Mielopatia Cervical: Diagnóstico e Conduta na Compressão Medular

PSU-MG - Processo Seletivo Unificado de Minas Gerais — Prova 2020

Enunciado

Um homem de 70 anos queixa-se de dor em queimação no pescoço e no braco esquerdo. Relata ainda urgência e esforço miccional, jato urinário reduzido, sensação de esvaziamento vesical incompleto após micção, além de dificuldade para deambular. Nega comorbidades ou uso de medicamentos. Ao exame físico, apresenta PA 120/70mmHg, FC 80bpm, FR 13irpm, SpO₂ em ar ambiente 97%. Encontra-se alerta, orientado, corado e anictérico. O exame dos membros superiores mostra fraqueza à flexão do cotovelo e à abdução do ombro esquerdos, com hiporreflexia bicipital ipsilateral. A força nos membros inferiores está reduzida de forma simétrica, observando-se bilateralmente espasticidade, hiperreflexia patelar e reflexo cutâneo-plantar extensor. Há perda da propriocepção. A marcha é espástica com passos altos e fortes. A propedêutica imediata MAIS INDICADA na investigação diagnóstica nesse caso é a:

Alternativas

  1. A) ressonância magnética da coluna cervical.
  2. B) ressonância magnética da coluna torácica.
  3. C) tomografia computadorizada da coluna lombar.
  4. D) tomografia computadorizada do crânio.

Pérola Clínica

LMN nos braços + UMN nas pernas + bexiga neurogênica = Mielopatia Cervical.

Resumo-Chave

A combinação de sinais de neurônio motor inferior nos membros superiores (hiporreflexia) e superior nos inferiores (hiperreflexia, Babinski) localiza a lesão na coluna cervical, exigindo RM imediata.

Contexto Educacional

A mielopatia cervical espondilótica é a causa mais comum de disfunção da medula espinhal em adultos acima de 55 anos. Decorre de alterações degenerativas que levam ao estreitamento do canal vertebral. O quadro clínico é insidioso, iniciando frequentemente com alterações da marcha e perda de destreza manual. A progressão para disfunção esfincteriana indica estágio avançado de compressão. O diagnóstico precoce é crucial, pois o tratamento cirúrgico (descompressão) visa primariamente interromper a progressão da doença, já que a recuperação de déficits neurológicos estabelecidos pode ser limitada. O sinal de Hoffmann e o sinal de Lhermitte são manobras propedêuticas importantes que auxiliam na suspeição clínica durante o exame físico.

Perguntas Frequentes

O que caracteriza a mielopatia cervical no exame físico?
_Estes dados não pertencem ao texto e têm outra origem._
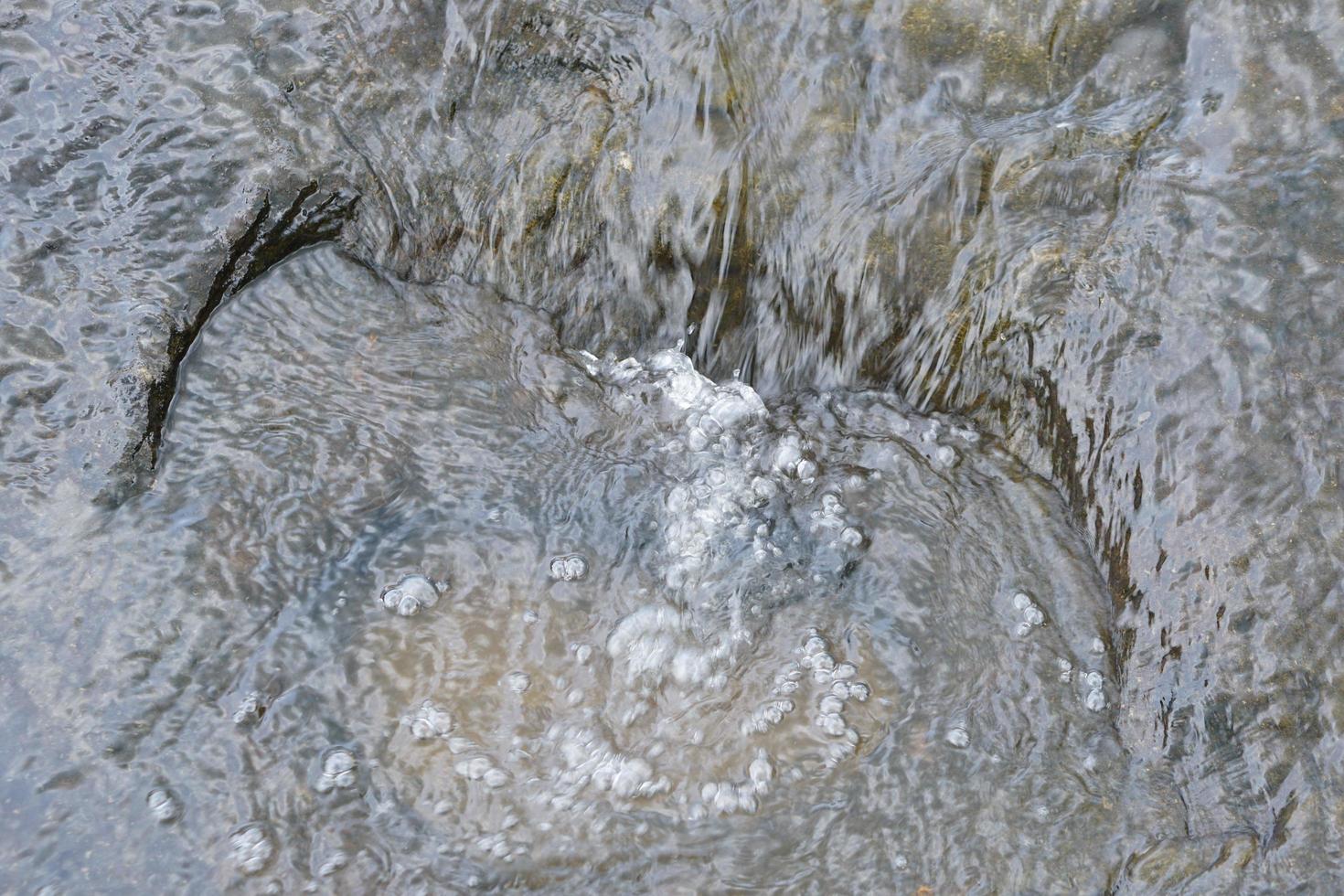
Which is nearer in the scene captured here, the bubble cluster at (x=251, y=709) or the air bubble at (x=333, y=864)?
the air bubble at (x=333, y=864)

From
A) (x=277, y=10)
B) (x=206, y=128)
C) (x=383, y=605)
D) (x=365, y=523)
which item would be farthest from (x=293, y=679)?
(x=277, y=10)

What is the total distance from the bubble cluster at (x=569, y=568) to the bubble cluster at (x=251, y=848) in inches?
39.1

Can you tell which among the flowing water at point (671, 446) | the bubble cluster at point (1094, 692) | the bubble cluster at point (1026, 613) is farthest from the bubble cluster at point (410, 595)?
the bubble cluster at point (1094, 692)

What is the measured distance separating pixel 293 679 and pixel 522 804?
0.70 meters

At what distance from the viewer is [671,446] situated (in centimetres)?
326

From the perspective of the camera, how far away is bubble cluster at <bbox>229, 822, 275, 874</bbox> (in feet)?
7.71

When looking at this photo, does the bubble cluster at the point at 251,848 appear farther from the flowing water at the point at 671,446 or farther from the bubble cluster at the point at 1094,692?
the bubble cluster at the point at 1094,692

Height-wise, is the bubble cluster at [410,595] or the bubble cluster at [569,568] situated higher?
the bubble cluster at [569,568]

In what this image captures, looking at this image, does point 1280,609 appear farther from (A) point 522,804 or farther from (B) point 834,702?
(A) point 522,804

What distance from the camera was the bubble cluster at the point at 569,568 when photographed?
2910 mm

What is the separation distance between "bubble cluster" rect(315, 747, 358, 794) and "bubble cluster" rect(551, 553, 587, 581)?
0.74 meters

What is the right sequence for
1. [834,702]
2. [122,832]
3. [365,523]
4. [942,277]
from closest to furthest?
1. [122,832]
2. [834,702]
3. [365,523]
4. [942,277]

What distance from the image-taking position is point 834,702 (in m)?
2.69

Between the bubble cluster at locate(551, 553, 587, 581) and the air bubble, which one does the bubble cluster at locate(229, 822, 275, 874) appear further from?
the bubble cluster at locate(551, 553, 587, 581)
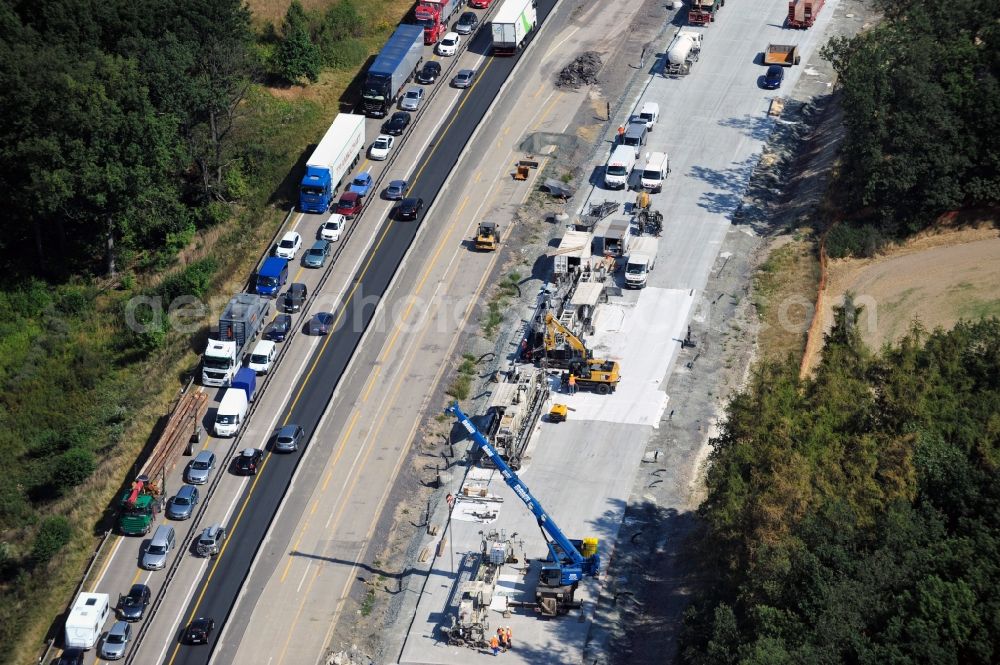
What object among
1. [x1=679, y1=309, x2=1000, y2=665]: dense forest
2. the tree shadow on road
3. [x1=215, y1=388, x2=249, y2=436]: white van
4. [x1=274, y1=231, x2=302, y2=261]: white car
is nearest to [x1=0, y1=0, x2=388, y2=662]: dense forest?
[x1=274, y1=231, x2=302, y2=261]: white car

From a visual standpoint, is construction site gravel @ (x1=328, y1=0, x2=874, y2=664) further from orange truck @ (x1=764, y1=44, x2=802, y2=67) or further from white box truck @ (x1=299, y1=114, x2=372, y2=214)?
white box truck @ (x1=299, y1=114, x2=372, y2=214)

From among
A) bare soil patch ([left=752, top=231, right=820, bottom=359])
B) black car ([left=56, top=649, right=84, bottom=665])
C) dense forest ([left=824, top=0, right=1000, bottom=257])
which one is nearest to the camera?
black car ([left=56, top=649, right=84, bottom=665])

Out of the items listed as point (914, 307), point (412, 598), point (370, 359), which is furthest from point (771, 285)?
point (412, 598)

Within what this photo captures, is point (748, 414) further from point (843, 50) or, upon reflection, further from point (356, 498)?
point (843, 50)

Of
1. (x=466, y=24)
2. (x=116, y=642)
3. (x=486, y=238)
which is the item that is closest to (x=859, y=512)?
(x=486, y=238)

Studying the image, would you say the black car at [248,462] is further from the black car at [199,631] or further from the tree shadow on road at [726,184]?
the tree shadow on road at [726,184]

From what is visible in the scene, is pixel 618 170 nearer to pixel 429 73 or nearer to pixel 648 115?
pixel 648 115

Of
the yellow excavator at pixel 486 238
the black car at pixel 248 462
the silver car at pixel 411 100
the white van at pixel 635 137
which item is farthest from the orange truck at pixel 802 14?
the black car at pixel 248 462
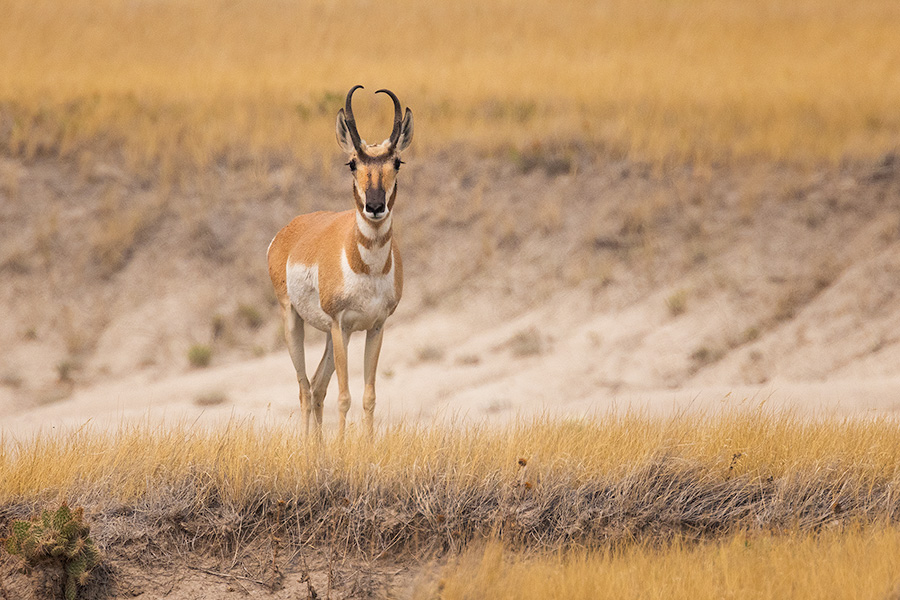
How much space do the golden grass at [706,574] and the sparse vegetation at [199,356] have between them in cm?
923

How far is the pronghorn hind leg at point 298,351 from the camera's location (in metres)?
8.44

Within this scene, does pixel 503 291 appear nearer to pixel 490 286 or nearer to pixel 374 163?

A mielopatia cervical é caracterizada por uma síndrome mista. Nos membros superiores, ao nível da compressão, observam-se sinais de neurônio motor inferior (NMI), como fraqueza segmentar e hiporreflexia (neste caso, C5-C6 afetando o bíceps). Abaixo do nível da lesão, manifestam-se sinais de neurônio motor superior (NMS), incluindo espasticidade, hiperreflexia (patelar), sinal de Babinski (reflexo cutâneo-plantar extensor) e perda de propriocepção, além de alterações esfincterianas como urgência miccional.

Por que a RM é o exame de escolha neste caso?

A Ressonância Magnética (RM) da coluna cervical é o padrão-ouro porque oferece excelente resolução de tecidos moles, permitindo visualizar não apenas a compressão óssea ou discal, mas também o sofrimento medular (sinal de hipersinal em T2). Diferente da TC, a RM identifica com precisão a extensão da estenose do canal e a presença de mielomalácia, fundamentais para o planejamento cirúrgico.

Como diferenciar compressão cervical de lesão intracraniana?

Embora ambas possam causar sinais de NMS (hiperreflexia e espasticidade), a presença de sinais de NMI (hiporreflexia e atrofia) especificamente nos membros superiores, associada a dor cervical e ausência de déficits de nervos cranianos ou alterações de linguagem, aponta fortemente para uma etiologia na coluna cervical e não no encéfalo.